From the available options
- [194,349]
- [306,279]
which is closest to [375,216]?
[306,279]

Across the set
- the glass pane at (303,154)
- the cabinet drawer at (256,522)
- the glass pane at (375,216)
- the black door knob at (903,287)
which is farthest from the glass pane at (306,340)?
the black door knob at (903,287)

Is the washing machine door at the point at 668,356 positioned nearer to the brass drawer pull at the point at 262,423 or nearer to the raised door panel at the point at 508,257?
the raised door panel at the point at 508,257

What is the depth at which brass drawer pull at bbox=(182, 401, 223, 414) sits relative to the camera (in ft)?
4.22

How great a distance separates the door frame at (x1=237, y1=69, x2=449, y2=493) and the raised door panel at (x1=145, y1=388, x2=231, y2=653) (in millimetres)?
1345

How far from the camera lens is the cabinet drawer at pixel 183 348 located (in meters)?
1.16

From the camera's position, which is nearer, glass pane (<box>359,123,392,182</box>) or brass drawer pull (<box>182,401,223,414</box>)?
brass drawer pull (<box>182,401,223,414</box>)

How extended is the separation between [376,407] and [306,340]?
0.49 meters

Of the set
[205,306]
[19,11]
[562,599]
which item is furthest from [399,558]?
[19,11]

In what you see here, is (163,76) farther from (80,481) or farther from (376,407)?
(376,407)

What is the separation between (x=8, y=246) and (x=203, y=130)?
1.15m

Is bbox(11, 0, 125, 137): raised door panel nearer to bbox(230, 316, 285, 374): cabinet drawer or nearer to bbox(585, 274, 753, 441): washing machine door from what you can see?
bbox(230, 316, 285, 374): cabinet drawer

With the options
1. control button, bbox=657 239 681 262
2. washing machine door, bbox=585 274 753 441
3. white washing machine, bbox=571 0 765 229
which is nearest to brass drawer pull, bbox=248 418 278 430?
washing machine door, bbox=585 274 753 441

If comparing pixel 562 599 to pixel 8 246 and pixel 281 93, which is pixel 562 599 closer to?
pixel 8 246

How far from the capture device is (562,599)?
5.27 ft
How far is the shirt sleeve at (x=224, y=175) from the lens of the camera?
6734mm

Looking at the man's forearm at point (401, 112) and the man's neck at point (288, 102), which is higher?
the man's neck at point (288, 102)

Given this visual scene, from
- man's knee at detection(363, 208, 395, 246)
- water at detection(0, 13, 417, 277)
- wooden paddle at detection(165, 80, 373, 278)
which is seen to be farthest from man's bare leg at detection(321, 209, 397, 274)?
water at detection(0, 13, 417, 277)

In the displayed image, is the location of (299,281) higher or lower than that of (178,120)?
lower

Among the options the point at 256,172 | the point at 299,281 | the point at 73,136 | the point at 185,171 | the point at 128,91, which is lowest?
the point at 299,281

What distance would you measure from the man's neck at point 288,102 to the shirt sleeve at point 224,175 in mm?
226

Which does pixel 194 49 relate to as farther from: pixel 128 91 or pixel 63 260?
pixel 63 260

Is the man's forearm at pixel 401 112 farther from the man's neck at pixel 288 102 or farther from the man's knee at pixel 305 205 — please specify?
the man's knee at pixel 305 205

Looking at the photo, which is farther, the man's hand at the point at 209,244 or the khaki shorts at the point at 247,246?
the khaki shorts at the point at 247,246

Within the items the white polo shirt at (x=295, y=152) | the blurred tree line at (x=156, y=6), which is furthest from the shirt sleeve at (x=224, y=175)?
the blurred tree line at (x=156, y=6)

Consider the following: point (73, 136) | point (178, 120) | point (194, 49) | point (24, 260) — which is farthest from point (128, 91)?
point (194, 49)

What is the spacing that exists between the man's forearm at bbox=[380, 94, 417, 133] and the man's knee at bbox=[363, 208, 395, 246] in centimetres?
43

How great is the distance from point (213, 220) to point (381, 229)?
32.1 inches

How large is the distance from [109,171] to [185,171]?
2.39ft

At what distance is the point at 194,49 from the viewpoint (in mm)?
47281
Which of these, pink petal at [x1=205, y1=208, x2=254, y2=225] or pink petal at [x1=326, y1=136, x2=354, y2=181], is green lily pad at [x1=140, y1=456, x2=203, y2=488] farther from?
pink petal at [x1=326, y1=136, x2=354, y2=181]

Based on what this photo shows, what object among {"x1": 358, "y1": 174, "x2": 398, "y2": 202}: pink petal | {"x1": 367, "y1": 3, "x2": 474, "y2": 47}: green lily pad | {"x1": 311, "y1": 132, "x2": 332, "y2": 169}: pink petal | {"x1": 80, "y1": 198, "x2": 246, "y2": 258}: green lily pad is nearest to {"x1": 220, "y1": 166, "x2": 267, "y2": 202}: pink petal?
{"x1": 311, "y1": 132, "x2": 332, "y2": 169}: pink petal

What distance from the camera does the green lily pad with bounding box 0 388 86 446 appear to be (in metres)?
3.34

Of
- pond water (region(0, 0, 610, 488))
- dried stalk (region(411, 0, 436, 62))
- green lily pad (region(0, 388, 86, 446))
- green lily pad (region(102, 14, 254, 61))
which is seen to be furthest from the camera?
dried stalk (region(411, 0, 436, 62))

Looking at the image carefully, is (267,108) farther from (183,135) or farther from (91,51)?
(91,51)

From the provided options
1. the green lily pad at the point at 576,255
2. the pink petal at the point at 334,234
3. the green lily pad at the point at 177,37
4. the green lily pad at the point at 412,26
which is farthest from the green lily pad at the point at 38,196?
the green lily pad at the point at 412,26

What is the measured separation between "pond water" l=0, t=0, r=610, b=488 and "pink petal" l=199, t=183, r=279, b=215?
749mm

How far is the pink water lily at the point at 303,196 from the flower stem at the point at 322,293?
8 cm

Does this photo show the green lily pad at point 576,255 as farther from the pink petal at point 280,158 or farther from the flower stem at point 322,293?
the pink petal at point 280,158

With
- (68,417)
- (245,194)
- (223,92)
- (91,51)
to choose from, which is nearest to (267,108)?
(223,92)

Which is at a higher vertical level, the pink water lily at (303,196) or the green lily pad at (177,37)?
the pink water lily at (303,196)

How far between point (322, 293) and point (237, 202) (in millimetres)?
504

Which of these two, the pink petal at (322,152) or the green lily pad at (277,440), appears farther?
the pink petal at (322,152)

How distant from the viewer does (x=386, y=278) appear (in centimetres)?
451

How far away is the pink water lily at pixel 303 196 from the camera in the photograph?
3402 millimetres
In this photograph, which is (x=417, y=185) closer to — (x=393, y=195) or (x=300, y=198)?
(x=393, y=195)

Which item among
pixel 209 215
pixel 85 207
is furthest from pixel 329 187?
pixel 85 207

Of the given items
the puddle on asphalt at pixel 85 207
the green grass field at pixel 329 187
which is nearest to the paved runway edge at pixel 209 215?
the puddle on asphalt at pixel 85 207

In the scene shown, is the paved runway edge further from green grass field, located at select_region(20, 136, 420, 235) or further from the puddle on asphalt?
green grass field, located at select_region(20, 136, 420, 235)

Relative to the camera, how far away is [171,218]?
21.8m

#####

#### Instructions to follow
Lay out everything from the line containing "Which item among" down to the final line of the entries as a Markdown table with the columns Row and Entry Line, numbering each row and omitting blank lines.

#### Answer in full
| Row | Entry Line |
|---|---|
| 1 | Which item among |
| 2 | pixel 209 215 |
| 3 | pixel 85 207 |
| 4 | is furthest from pixel 329 187? |
| 5 | pixel 85 207 |
| 6 | Of the given items |
| 7 | the puddle on asphalt at pixel 85 207 |
| 8 | the green grass field at pixel 329 187 |
| 9 | which is nearest to the paved runway edge at pixel 209 215? |
| 10 | the puddle on asphalt at pixel 85 207 |
| 11 | In the scene shown, is the paved runway edge further from green grass field, located at select_region(20, 136, 420, 235) or further from the puddle on asphalt? |
| 12 | green grass field, located at select_region(20, 136, 420, 235) |
| 13 | Relative to the camera, how far away is [171,218]? |
| 14 | 21.8m |